The light was nice, and I thought it would be worth waiting to see if the oystercatchers might come back, so I took a seat against the rock outcrop I had originally used to cover my approach. As I sat there, I was able to watch a Black Turnstone feed along the shore near where the oystercatchers had been. As I shifted around to get comfortable, it flew off to join another one that had flown with the oystercatchers. The calls and flight of the second Black Turnstone seemed to be enough to make another sandpiper from further up the beach fly off as well. I only got a brief glimpse of it as it was flying, but it seemed pretty clear that it was a sandpiper, not a turnstone or Surfbird. Sandpipers are generally only seen here on migration, so I watched to see where it landed so I could look for it later.

Not too long after I started sitting, the oystercatchers that had flown to the off-shore rock flew across the bay to feed on gravel bars near the road. I continued to sit for a half an hour or so, but the oystercatchers never did come back during that time.

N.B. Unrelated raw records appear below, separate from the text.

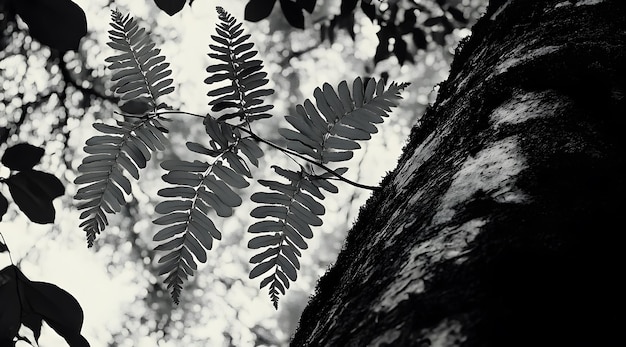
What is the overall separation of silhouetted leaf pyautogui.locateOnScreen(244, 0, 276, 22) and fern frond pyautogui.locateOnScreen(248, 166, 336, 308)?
646 millimetres

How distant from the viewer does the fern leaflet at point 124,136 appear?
0.81 metres

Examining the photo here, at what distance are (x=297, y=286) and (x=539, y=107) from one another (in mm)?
4493

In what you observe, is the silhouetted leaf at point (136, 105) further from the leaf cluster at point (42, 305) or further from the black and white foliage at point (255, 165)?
the leaf cluster at point (42, 305)

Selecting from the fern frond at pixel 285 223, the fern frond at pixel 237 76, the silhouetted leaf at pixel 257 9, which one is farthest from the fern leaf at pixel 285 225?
the silhouetted leaf at pixel 257 9

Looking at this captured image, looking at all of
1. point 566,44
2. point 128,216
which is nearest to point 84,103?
point 128,216

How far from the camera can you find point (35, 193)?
0.75 m

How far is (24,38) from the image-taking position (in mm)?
2967

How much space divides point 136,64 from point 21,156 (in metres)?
0.24

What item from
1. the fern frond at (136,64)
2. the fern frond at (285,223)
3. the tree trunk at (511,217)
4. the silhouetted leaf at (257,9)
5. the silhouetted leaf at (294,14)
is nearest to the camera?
the tree trunk at (511,217)

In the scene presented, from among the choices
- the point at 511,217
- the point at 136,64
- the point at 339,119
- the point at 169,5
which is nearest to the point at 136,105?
the point at 136,64

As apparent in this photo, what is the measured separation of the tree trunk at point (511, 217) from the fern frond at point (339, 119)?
3.2 inches

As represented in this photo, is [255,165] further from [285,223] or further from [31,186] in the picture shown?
[31,186]

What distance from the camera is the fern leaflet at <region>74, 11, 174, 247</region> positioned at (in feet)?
2.64

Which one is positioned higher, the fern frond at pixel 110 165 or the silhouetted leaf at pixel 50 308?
the fern frond at pixel 110 165
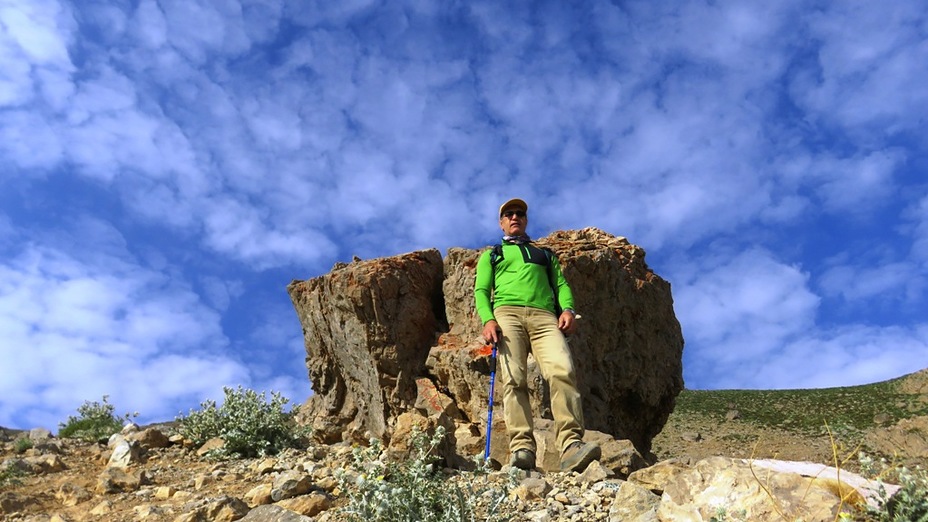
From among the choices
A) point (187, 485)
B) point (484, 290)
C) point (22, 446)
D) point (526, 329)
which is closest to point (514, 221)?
point (484, 290)

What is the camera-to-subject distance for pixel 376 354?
11.6 m

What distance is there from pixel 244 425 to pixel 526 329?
15.1ft

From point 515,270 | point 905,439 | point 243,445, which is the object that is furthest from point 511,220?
point 905,439

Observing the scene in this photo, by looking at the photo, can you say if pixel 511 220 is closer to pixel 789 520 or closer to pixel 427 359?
pixel 427 359

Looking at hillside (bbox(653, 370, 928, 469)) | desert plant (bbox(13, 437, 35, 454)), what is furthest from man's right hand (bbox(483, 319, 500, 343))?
hillside (bbox(653, 370, 928, 469))

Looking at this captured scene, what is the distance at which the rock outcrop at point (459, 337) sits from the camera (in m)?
11.1

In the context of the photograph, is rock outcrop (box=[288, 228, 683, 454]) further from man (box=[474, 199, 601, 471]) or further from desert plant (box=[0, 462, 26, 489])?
desert plant (box=[0, 462, 26, 489])

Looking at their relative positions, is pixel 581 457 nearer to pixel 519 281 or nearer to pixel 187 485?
pixel 519 281

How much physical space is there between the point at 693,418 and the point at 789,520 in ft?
147

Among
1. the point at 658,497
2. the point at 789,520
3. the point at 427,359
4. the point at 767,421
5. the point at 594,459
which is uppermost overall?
the point at 767,421

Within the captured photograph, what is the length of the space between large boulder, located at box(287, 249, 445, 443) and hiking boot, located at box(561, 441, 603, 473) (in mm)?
4975

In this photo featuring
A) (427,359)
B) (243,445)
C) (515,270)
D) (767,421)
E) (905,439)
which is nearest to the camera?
(515,270)

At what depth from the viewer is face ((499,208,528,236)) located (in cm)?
844

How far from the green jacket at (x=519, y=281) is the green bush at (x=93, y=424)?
27.0 ft
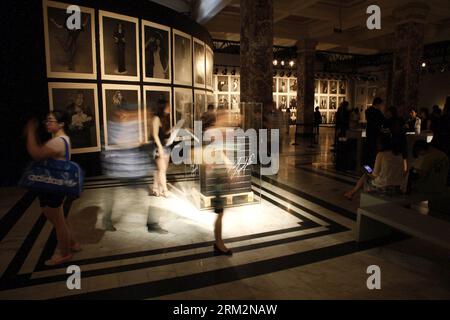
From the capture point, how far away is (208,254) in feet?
11.9

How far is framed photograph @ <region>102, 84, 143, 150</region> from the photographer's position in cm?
761

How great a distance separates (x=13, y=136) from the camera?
6402 millimetres

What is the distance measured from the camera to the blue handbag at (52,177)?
3.01m

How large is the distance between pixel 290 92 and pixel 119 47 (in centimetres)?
1735

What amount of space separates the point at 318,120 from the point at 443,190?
39.0 ft

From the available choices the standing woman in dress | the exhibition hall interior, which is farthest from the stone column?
the standing woman in dress

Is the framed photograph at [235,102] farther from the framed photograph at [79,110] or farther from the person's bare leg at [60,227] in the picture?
the person's bare leg at [60,227]

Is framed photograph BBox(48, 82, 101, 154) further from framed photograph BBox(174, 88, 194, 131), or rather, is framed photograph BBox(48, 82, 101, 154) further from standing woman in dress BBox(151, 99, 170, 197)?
framed photograph BBox(174, 88, 194, 131)

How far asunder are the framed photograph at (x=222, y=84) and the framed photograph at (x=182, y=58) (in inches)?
429

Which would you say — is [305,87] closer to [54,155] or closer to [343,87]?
[343,87]

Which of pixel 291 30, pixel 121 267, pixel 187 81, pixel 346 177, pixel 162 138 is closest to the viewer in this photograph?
pixel 121 267

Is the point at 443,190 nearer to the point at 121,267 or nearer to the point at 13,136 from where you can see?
the point at 121,267
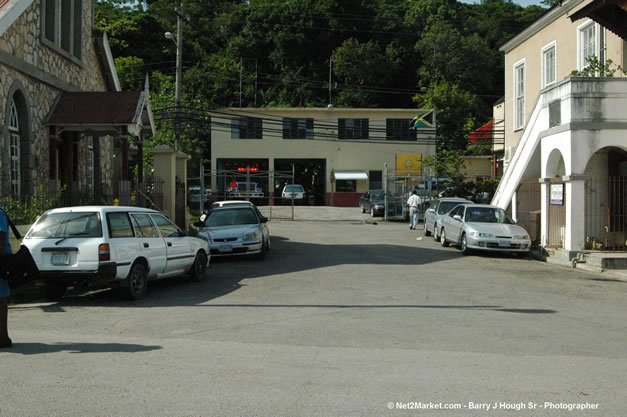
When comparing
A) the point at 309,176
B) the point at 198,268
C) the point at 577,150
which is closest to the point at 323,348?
the point at 198,268

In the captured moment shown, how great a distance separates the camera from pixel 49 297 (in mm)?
11328

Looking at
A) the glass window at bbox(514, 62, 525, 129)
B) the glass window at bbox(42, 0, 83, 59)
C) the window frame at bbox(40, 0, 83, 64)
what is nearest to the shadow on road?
the window frame at bbox(40, 0, 83, 64)

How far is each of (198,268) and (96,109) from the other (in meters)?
7.24

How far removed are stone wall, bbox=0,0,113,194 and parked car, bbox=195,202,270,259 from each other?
471 centimetres

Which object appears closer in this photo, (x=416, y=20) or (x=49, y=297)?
(x=49, y=297)

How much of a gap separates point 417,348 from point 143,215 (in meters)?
6.32

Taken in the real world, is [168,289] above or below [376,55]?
below

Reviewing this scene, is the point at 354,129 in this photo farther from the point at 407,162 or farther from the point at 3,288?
the point at 3,288

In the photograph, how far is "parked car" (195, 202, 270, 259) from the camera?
56.6ft

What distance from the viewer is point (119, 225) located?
1102 cm

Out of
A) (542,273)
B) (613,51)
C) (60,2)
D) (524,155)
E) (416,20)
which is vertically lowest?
(542,273)

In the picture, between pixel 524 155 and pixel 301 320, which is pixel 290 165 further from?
pixel 301 320

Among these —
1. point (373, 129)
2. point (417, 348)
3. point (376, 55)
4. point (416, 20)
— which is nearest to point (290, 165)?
point (373, 129)

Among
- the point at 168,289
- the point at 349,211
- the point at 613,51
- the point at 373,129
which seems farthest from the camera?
the point at 373,129
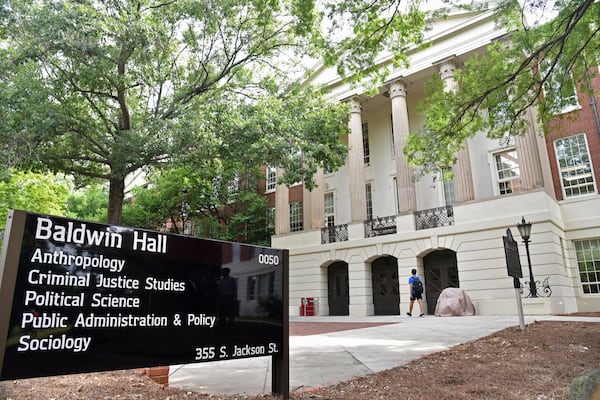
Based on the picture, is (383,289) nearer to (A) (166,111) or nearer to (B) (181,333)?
(A) (166,111)

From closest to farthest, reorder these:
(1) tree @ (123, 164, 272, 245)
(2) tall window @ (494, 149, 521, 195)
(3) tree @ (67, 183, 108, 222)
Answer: (2) tall window @ (494, 149, 521, 195)
(1) tree @ (123, 164, 272, 245)
(3) tree @ (67, 183, 108, 222)

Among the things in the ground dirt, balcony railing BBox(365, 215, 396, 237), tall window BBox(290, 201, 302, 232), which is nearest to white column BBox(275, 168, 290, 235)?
tall window BBox(290, 201, 302, 232)

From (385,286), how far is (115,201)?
1558 centimetres

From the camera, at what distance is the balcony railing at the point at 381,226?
22297mm

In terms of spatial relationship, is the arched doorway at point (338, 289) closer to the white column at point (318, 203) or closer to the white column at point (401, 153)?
the white column at point (318, 203)

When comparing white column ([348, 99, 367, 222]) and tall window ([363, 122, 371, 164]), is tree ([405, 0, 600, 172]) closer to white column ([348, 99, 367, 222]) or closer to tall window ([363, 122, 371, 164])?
white column ([348, 99, 367, 222])

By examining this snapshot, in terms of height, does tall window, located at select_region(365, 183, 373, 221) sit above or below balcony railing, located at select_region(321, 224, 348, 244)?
above

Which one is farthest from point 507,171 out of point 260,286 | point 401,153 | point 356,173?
point 260,286

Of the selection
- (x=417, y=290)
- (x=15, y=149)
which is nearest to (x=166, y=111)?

While I was sitting, a young Goldeneye swam back and forth near the shore. It seemed a little concerned about me, as whenever I moved a little bit, it would swim down out of sight a little ways. Eventually it came back, and as long as I didn’t move it continued on its patrol.

As it neared time for me to go, I decided to give up on the oystercatchers and look for the sandpiper. I was able to find it, and as best I can tell, it was a Dunlin. Although Dunlin are fairly common here during spring migration, they are very rare during the winter.

In addition to the birds mentioned so far, out on the bay I noticed a couple of male Hooded Mergansers, a couple of Loons, a pair of Marbled Murrelets, and some scaups.

My afternoon trip to Marge and Tedin’s yard in search of Hoary Redpolls, did not meet with success where Hoary Redpolls were concerned. However, I did get a chance to watch Pine Siskins up close, and that was pretty interesting. There were many Pine Siskins and redpolls about, but the Pine Siskins seemed most tolerant of my presence. There were a couple of Common Redpolls that were willing to brave my presence and the aggression of the siskins to approach the feeder I was near. Among birds that had noticable yellow (the males), there was one or two that had a lot of yellow in its feathers. They were all pretty aggressive toward each other as they were actively feeding.

There were also several Dark-eyed Juncos and Chestnut-backed Chickadees feeding around the yard.

On my drive home, I went over to the ramp on Japonski. I saw Long-tailed Ducks out in the middle of the channel. Four Pacific Loons were swimming and diving as they generally made their way north through the channel. There were several scaup around as well.